- EXERCISE GOAL: Count the lines in the records that contain the string "logo". Give only the number.

- DATA IN THIS EXERCISE:
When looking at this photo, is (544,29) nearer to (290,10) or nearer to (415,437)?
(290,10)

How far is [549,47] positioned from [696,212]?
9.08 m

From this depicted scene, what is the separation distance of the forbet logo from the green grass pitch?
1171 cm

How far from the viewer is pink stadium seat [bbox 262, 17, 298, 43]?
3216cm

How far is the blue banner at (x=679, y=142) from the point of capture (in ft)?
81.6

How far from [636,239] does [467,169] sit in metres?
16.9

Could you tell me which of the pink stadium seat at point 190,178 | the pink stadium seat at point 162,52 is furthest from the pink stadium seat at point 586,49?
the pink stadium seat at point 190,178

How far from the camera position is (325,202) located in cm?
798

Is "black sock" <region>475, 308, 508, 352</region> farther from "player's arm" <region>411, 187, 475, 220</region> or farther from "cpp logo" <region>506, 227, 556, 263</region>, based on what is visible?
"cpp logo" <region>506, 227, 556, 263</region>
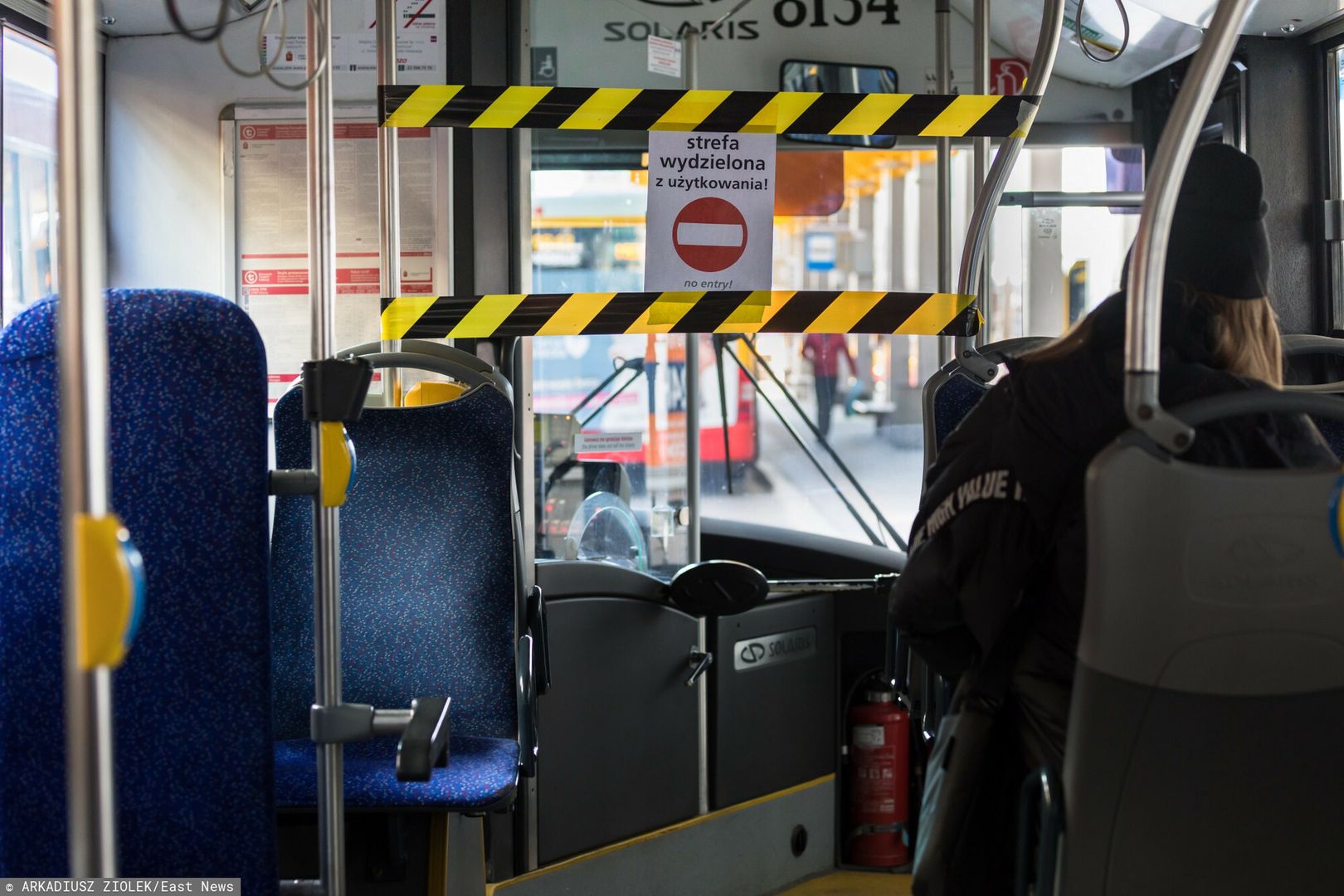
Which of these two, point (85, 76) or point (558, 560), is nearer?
point (85, 76)

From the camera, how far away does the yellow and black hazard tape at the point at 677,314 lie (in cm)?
240

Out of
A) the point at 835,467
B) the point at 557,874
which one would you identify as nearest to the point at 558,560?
the point at 557,874

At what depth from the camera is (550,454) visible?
3234 mm

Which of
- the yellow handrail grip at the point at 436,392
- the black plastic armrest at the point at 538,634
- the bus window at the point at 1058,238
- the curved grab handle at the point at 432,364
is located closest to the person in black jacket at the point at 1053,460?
the black plastic armrest at the point at 538,634

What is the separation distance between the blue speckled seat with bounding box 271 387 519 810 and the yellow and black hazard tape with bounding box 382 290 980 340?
15cm

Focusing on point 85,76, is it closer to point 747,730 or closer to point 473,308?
point 473,308

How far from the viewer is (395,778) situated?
2.08 meters

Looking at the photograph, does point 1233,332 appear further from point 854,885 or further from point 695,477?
point 854,885

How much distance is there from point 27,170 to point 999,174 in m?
2.07

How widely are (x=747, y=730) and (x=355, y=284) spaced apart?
5.00ft

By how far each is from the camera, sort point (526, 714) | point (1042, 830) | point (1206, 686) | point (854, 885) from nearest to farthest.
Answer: point (1206, 686) → point (1042, 830) → point (526, 714) → point (854, 885)

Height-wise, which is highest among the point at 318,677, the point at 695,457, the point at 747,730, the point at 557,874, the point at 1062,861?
the point at 695,457

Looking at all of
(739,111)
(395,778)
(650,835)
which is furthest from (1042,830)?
(650,835)

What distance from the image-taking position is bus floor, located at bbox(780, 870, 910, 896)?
3377 mm
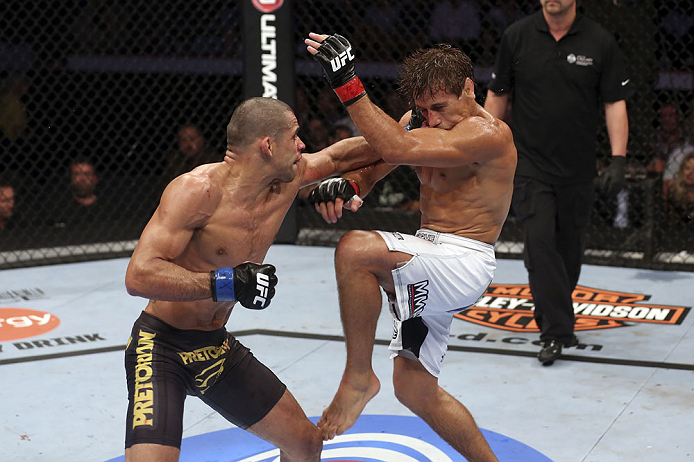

- EXERCISE SOLUTION: 3